Right thoracotomy was performed in the 4th intercostal space after intercostal nerve block with bupivacaine hydrochloride. To place a catheter for cardioplegic infusion, the aortic root was elevated, and a 6-0 polyvinylidene fluoride suture purse-string suture placed. The cranial and caudal vena cavae were isolated and encircled with umbilical tape. Purse-string sutures were placed cranial and caudal to the right atrium with 6-0 PVDF sutures. The azygous vein was isolated and occluded with a 3-0 nylon suture. Subsequently, 400 U/kg IV heparin sodium was administered. After 3 minutes, ACT was measured and confirmed to be 4 300 seconds. A 10-Fr CPB cannula was inserted for the arterial line of the CPB. For the venous return line, 14-Fr CPB cannulae were inserted in the cranial and caudal vena cavae, respectively. CPB was achieved using a heart-lung machine with an extracorporeal circuit, a 0.6 m2 oxygenator, and a heat exchanger. The CPB circuit was filled with 20% D-mannitol (5 mL/kg), 7% sodium bicarbonate (2 mL/kg), heparin sodium (500 U), and acetate Ringer's solution. A 5-Fr catheter inserted into the aortic root through a preplaced purse-string suture was used to administer cardioplegic solution. After air was removed from the CPB circuit, partial CPB was initiated, and the patient's body temperature was lowered to 28°C. Blood flow was set at 80–120 mL/kg/min by the CPB pump. At this time, the anesthetic was switched from isoflurane inhalation to IV ketamine and propofol. The cranial and caudal vena cavae were then occluded to initiate total CPB. The aorta was occluded using an arterial clamp, and cardioplegic solution was immediately and rapidly infused into the coronary artery to produce diastolic cardio-arrest. The cardioplegic solution was administered at 10 mL/kg every 20 minutes.

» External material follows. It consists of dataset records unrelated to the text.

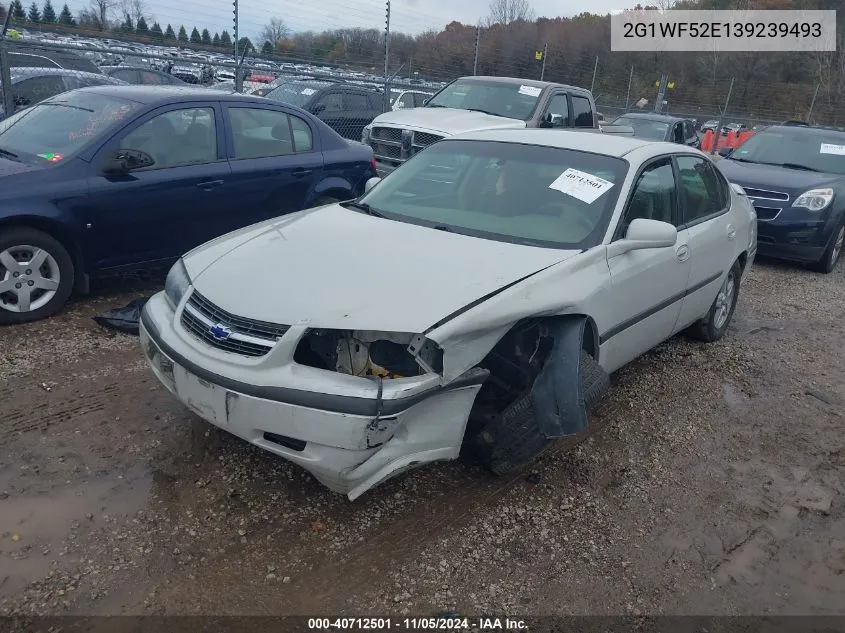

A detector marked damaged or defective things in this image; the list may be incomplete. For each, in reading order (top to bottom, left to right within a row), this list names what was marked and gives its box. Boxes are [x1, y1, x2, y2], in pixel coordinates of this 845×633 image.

detached tire [0, 227, 74, 326]
exposed wheel well [0, 218, 86, 292]
damaged white sedan [140, 130, 760, 498]
detached tire [684, 260, 740, 344]
detached tire [808, 218, 840, 272]
detached tire [468, 350, 608, 474]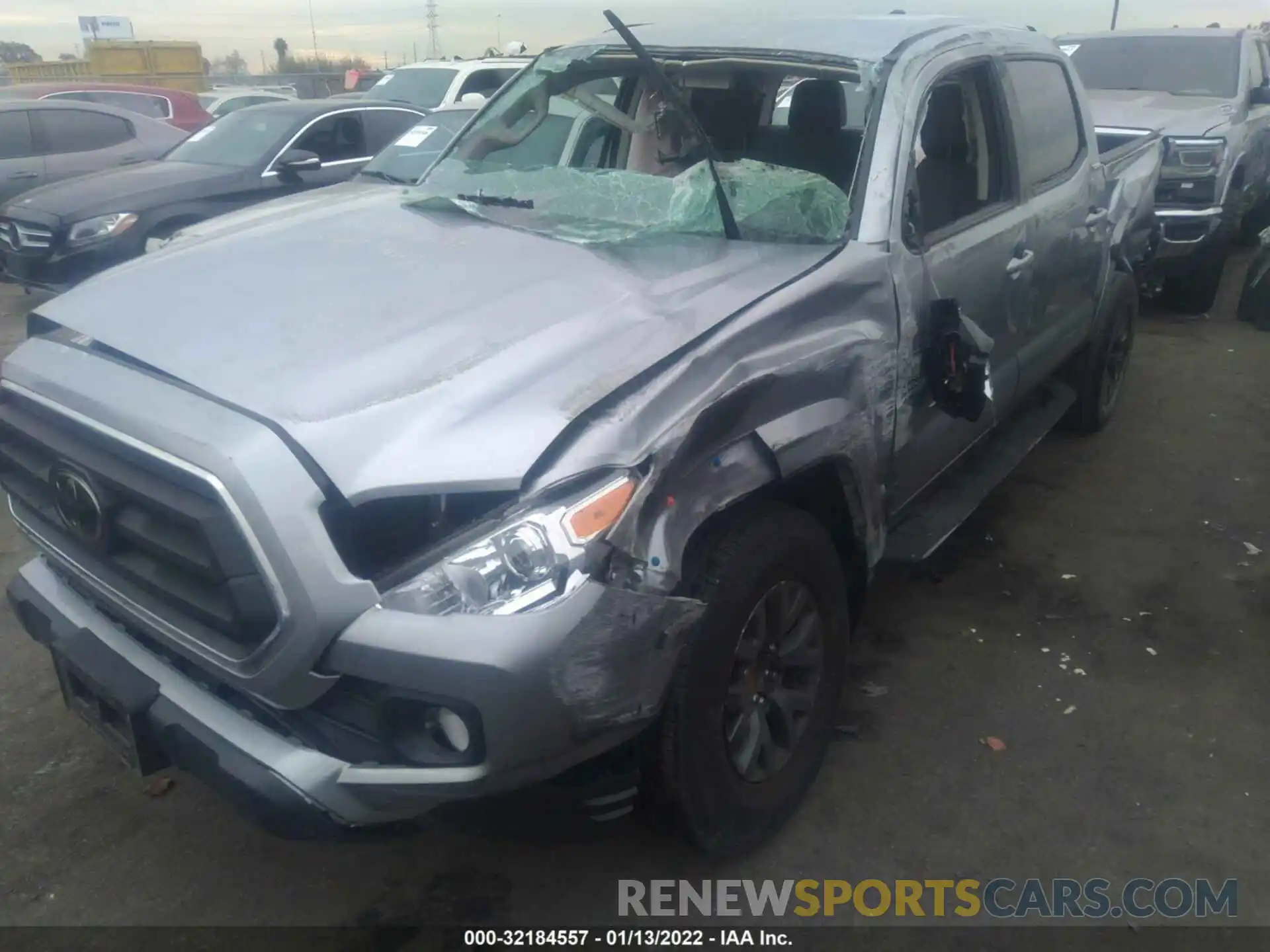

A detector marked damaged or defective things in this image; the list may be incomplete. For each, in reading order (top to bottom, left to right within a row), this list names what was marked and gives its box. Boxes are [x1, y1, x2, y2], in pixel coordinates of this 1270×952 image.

Small dogs and cats with severe pulmonic stenosis can be appropriate candidates for surgical correction under cardiopulmonary bypass. We have performed valvotomy with or without biomembrane patch grafting in cases of severe pulmonic stenosis. The subjects comprised dogs and a cat, weight 2.1–4.8 kg, that were diagnosed with severe pulmonic stenosis and right ventricular hypertrophy, with an average preoperative pressure gradient of > 80 mm Hg on echocardiography. The pressure overload caused by the severe pulmonic stenosis was reduced by valvotomy: i.e., open pulmonary valve commissurotomy, with or without biomembrane patch grafting, under cardiopulmonary bypass. The reduced pressure gradient was maintained at about 50 mm Hg at final follow up. Thus, open valvotomy, pulmonary valve commissurotomy, and biomembrane patch grafting were effective in reducing the obstruction in severe pulmonic stenosis in dogs and cat.